Highlighting a lack of consistency in the ANP role in terms of pay, training and titles, Ms Sutcliffe said she hoped regulating it would provide both ‘consistency’ and better career progression for professionals, as well as ‘assurance’ and better protection ‘for the public’.

She said consultation work will begin by asking an independent organisation to undertake a evidence and stakeholder review, with findings presented to the NMC council ‘at some point next year’. Ms Sutcliffe added that she was ‘pretty clear’ that the council would approve the body of work.

Ms Sutcliffe said the upcoming consultation will also consider whether:

  • To involve regulators of other professions in the work
  • To ‘look at some of the existing standards that we’ve got rather than completely reinventing the wheel’
  • The approach towards ‘people who have already taken some form of advanced practice and training’ and how to align that in any specific standards

She added: ‘We need to make sure we’re doing this properly. We need to make sure we’re doing this in a way that means something for everybody involved.’

Ms Sutcliffe also underlined that the four chief nursing officers for each UK country had told the NMC that they ‘absolutely wanted’ it to ‘look at advanced practice’.

The NMC previously committed to looking into regulating advanced nurse practitioners following work on post-registration standards which wrapped up this summer.

However, speaking to delegates at the QNI conference, Ms Sutcliffe said the review of advance practice regulation had been delayed by Covid.

In 2009, as Ms Sutcliffe told the conference, a ‘very cold bucket of water was thrown over the idea’ of regulating advanced practice titles.

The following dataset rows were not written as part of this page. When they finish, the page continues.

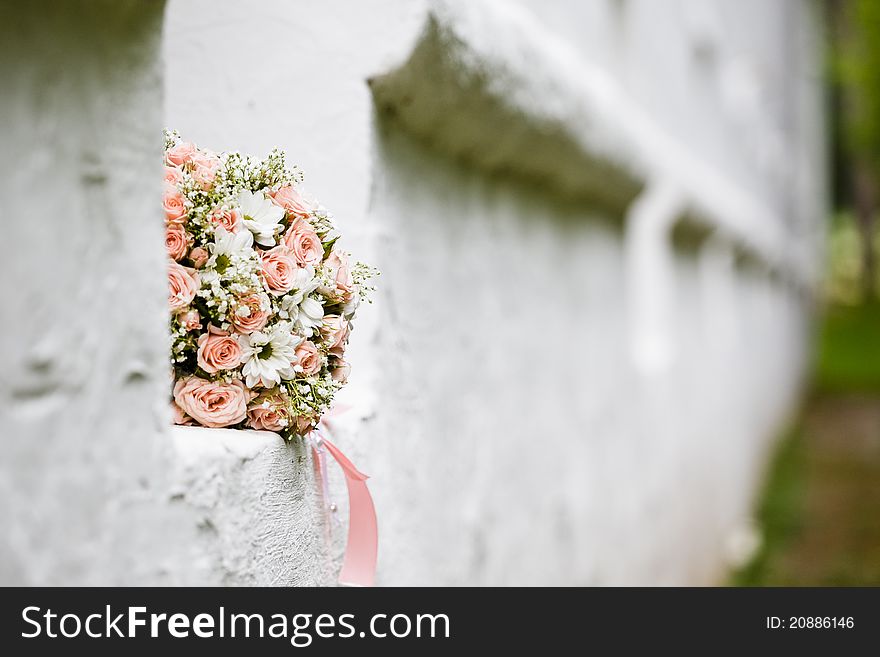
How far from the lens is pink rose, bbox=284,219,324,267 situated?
192cm

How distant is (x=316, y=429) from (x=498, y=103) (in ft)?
4.16

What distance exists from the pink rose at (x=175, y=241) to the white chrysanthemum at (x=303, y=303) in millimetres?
169

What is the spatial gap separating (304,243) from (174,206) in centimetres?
21

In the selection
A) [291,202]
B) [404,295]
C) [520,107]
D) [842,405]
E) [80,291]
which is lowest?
[80,291]

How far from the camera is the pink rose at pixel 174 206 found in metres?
1.88

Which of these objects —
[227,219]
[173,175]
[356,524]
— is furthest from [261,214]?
[356,524]

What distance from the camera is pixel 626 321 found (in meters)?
5.73

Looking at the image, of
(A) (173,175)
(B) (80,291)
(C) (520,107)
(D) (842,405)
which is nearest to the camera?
(B) (80,291)

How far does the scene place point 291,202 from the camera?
197cm

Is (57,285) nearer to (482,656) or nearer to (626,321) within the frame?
(482,656)

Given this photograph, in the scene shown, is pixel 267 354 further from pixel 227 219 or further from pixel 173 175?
pixel 173 175

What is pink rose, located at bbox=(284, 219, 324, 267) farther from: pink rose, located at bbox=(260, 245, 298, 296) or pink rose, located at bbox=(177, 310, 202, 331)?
pink rose, located at bbox=(177, 310, 202, 331)

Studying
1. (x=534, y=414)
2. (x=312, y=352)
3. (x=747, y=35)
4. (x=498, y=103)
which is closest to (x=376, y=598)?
(x=312, y=352)

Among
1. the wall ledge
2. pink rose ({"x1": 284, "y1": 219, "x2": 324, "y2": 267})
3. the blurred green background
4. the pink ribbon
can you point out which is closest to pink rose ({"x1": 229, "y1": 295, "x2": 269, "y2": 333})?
pink rose ({"x1": 284, "y1": 219, "x2": 324, "y2": 267})
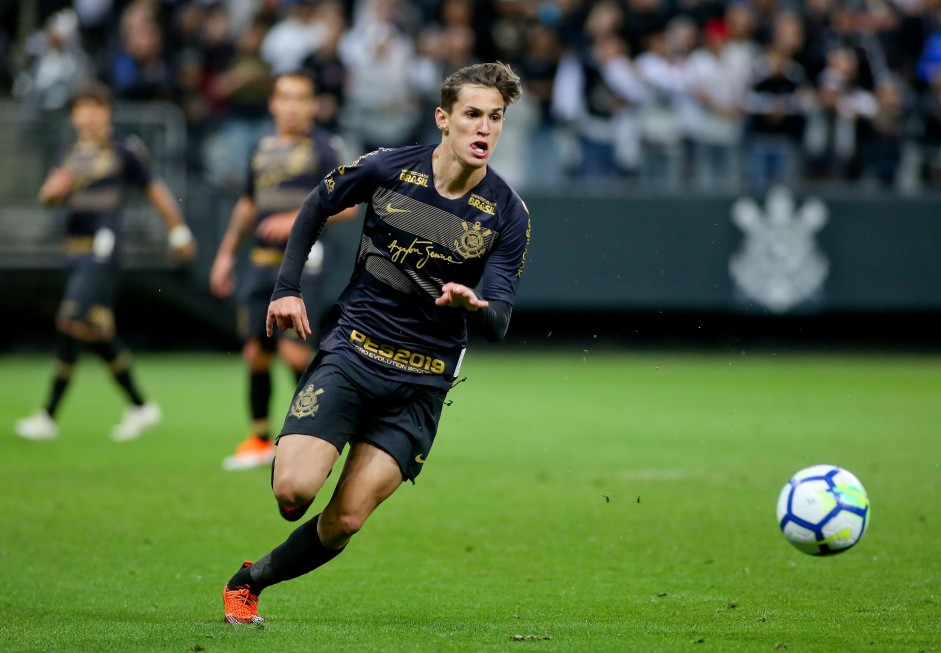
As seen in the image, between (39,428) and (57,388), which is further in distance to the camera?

She was referring to a report published by the Council for Healthcare Regulatory Excellence (now the Professional Standards Authority), which concluded that the ANP title did not require additional statutory regulation on the grounds that any risks to patient safety were ‘adequately covered’ by existing standards.

However, Ms Sutcliffe continued: ‘The roles that people can play and the contribution they can make are a world away from where we were in 2009 and what I think that can see with that explosion around all of that is that there’s not a great deal of consistency.

‘There’s not necessarily consistency in the education people have had, the training they have had, what titles they have, the roles they undertake and how much they get paid.

‘There’s a whole host of different things where you might be called and an advanced nurse practitioner in one part of the country and that will mean something very different in another part of the country.’

NMC Council papers from March this year suggest the nursing regulator is looking to approve new standards for advanced nursing practice by 2025.

It comes after the NMC published its new registration standards, which the NMC has argued will act as a ‘bridge’ to its work on advanced practice.